The Creative Spark gallery was the result of a partnership between MHNA and the University of Minnesota. Pieces on the website include paintings, songs, sculptures, photographs, sketches and more, with the oldest piece dating back to the mid-1800s. 

Chris Lautenschlager, executive director of the MHNA, said the project is a celebration of Minneapolis’ oldest neighborhood.

Creative Spark is a trademark project for “expressing our neighborhood’s unique character and history,” Lautenschlager said.

He said MHNA partnered with the University because it’s “an institution that’s always interested in forming partnerships with other organizations and reaching out to the neighborhoods.”

The University’s Liberal Arts Technologies and Innovation Services provided the website platform for MHNA’s art, Lautenschlager said.

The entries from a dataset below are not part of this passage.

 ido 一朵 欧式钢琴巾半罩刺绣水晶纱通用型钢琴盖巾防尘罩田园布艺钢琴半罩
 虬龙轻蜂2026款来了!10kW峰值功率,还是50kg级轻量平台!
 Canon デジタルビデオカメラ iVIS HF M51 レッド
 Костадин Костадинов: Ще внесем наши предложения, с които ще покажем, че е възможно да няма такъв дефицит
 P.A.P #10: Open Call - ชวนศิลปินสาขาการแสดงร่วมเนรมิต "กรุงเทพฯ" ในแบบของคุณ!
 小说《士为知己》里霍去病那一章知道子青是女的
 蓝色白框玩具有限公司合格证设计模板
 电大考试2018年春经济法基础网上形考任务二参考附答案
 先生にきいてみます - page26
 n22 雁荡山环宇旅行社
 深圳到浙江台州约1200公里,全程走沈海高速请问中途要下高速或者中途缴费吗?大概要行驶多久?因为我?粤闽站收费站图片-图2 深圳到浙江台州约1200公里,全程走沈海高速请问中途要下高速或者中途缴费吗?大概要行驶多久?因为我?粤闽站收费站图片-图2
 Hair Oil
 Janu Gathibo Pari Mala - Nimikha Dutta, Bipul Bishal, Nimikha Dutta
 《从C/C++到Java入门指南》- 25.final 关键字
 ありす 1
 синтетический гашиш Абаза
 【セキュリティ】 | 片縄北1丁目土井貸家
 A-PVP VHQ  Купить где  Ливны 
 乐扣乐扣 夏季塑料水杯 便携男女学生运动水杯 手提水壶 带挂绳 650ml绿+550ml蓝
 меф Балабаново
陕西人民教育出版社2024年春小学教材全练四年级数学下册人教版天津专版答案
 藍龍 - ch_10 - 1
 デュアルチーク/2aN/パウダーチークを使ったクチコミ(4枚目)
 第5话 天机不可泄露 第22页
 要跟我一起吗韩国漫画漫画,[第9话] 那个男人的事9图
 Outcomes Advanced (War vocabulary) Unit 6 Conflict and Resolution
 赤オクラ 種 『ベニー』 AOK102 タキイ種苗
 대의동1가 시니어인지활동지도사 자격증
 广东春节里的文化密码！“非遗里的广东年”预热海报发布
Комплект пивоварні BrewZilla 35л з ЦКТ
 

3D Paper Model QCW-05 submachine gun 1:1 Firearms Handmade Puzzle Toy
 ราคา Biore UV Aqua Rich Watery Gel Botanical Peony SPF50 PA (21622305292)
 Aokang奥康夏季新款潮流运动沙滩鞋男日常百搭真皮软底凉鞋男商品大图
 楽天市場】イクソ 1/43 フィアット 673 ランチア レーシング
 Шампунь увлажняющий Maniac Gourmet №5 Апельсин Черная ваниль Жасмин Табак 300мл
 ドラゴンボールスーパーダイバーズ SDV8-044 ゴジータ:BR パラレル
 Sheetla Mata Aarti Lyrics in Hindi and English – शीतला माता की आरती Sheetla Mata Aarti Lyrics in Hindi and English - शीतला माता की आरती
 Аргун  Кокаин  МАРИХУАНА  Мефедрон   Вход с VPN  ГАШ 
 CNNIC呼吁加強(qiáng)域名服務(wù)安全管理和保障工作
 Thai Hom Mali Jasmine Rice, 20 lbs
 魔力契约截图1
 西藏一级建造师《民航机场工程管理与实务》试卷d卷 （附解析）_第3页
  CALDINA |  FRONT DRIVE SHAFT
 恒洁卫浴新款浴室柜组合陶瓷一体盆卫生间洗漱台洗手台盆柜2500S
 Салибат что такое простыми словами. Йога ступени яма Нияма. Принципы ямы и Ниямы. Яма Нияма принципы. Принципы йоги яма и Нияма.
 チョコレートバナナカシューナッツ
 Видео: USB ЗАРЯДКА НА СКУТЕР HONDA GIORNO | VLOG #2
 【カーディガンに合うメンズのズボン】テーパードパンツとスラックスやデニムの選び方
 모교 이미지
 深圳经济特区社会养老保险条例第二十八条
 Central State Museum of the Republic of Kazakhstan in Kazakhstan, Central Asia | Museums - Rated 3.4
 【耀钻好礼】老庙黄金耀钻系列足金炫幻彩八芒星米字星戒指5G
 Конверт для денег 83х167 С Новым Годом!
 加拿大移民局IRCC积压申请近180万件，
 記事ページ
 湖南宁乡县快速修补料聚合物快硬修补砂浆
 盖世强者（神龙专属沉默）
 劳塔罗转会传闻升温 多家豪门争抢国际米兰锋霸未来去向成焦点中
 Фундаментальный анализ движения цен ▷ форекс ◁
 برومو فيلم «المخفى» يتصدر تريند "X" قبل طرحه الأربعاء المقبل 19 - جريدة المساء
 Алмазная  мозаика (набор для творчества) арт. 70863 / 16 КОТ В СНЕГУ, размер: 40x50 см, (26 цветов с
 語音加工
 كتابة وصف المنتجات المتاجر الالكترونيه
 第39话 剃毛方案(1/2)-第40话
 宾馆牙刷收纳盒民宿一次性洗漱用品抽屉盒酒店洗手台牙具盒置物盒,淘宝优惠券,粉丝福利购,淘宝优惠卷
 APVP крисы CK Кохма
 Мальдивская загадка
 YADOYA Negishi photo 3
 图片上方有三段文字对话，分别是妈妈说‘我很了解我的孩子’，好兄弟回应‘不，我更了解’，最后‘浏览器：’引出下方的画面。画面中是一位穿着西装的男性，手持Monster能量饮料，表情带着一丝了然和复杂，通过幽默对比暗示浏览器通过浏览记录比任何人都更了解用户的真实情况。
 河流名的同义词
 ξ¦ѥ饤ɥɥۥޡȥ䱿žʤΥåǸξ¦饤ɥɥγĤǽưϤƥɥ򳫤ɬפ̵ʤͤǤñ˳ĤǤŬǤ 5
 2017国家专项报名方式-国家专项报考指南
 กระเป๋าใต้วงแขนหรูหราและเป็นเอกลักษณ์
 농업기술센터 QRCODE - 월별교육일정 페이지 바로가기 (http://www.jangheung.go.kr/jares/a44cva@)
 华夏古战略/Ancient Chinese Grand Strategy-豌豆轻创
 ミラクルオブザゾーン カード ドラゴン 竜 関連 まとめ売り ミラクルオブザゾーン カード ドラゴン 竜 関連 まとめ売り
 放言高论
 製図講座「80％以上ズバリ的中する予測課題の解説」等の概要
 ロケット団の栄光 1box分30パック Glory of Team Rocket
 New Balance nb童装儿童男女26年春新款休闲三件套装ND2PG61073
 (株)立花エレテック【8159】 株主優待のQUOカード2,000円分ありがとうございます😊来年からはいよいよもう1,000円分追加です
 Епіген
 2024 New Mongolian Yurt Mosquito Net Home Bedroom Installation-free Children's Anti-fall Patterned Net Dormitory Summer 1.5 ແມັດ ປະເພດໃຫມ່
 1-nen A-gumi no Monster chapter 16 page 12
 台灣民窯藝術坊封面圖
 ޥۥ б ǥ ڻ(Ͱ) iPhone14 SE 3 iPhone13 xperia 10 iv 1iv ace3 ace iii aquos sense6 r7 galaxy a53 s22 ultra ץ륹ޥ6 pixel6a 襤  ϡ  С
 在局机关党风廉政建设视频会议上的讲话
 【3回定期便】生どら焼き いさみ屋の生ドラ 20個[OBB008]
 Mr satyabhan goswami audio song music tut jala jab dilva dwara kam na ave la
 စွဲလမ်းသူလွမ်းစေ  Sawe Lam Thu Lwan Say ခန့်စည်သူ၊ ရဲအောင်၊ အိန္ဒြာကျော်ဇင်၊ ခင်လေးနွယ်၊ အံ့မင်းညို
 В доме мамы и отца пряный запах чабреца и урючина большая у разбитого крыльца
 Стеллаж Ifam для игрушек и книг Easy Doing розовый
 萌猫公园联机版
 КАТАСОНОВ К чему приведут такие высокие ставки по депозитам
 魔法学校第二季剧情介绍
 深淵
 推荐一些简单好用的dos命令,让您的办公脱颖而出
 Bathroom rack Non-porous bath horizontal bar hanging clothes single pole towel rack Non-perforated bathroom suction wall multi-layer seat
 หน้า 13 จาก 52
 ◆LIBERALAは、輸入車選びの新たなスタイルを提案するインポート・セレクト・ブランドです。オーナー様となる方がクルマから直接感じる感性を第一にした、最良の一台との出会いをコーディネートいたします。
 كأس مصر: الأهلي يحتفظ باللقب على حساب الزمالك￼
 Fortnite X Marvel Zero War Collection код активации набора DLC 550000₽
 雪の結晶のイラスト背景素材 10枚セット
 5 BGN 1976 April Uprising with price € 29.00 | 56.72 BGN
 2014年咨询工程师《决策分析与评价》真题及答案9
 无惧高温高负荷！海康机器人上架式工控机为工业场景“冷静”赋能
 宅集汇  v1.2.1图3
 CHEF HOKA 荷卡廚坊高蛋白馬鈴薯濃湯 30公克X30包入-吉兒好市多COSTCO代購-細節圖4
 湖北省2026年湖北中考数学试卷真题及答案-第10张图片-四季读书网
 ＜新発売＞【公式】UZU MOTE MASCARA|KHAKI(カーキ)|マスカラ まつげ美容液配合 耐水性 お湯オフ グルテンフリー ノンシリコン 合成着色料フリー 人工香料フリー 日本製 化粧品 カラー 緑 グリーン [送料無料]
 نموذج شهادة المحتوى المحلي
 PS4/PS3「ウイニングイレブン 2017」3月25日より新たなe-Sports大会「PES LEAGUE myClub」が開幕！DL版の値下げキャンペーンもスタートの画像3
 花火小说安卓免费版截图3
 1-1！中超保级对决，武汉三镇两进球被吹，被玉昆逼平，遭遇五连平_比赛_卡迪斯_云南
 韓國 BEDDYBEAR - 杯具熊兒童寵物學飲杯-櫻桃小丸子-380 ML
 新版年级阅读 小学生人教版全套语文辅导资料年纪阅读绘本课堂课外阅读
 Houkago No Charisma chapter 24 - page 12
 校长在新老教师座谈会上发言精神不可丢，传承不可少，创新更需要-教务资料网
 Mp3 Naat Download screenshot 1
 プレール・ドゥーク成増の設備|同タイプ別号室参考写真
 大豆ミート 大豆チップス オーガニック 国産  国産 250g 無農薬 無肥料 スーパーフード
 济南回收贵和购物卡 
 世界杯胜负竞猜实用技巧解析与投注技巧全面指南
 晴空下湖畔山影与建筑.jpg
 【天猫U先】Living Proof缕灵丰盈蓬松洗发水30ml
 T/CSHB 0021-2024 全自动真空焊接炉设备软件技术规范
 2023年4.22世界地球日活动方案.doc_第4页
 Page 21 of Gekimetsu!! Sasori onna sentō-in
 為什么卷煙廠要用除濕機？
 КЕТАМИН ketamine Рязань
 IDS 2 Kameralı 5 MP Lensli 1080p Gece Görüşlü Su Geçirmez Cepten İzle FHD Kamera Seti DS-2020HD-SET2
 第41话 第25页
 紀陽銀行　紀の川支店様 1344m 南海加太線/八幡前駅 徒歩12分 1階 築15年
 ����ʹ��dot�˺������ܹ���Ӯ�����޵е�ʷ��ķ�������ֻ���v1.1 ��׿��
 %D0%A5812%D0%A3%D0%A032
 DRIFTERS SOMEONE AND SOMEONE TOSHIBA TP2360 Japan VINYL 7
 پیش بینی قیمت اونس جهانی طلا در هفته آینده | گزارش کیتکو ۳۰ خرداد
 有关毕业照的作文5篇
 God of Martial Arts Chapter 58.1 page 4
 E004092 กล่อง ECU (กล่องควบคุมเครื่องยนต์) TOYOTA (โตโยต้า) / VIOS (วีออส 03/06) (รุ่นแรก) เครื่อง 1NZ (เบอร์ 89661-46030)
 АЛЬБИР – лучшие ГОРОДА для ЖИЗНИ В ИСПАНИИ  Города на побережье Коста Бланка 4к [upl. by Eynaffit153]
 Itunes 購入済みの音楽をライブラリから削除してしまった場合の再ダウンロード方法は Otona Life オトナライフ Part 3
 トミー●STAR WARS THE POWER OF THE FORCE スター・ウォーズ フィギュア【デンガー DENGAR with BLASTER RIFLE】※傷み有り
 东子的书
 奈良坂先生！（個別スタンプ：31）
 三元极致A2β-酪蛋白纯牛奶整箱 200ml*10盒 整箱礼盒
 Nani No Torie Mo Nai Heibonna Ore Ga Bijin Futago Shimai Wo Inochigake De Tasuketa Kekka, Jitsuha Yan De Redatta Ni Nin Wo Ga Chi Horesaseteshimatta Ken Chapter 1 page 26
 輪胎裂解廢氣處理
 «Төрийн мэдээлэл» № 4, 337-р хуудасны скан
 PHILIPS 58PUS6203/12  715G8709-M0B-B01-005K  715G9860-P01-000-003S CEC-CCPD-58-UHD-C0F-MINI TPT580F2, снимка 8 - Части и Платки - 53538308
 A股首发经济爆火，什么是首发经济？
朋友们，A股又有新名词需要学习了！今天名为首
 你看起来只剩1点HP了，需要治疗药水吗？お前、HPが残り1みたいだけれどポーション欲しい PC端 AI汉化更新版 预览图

Rebecca Moss, assistant director for enhancing learning at LATIS, said it was a “no-brainer” to collaborate with MHNA.

“[Creative Spark] benefits the community, but it also highlights the place that we live in,” Moss said.

LATIS also assisted the project because the University’s College of Liberal Arts is typically interested in community engagement efforts, she said. 

“Marcy-Holmes is one that had a very … compelling project,” Moss said.

Elevator, the cloud-storage software used to manage the pieces on the website, was developed by LATIS, she said. 

The project is ongoing, Lautenschlager said. With around 135 pieces online, MHNA hopes to add more. 

“Hopefully it will inspire [artists] to contribute … some of their own works because we don’t know everything that is out there,” Lautenschlager said.

Melissa Bean, former executive director of MHNA, said she gathered most of the artwork found on the Creative Spark website. 

While inside Marcy-Holmes houses, Bean said she noticed images of the Stone Arch Bridge and other neighborhood landmarks on display.

“A lot of people had such a big love of the Stone Arch Bridge,” she said.

Bean also served another role in the project — contributing artist.

“There’s lots of different ways to get people interested in the neighborhood and art is one of the ways,” she said.

The collection “differentiated [the] neighborhood,” Bean said. Marcy-Holmes is the only University neighborhood with an online art collection.

Lautenschlager said MHNA hopes University classes will eventually build a time-lapse map feature for Creative Spark. 

The map feature would show how Marcy-Holmes has changed over the years because “many of these buildings you would see in the collection are no longer there,” he said.

Creative Spark will serve as a record of the neighborhood for years to come, Bean said. 

“It [has] a lot of potential for more life after this,” she said.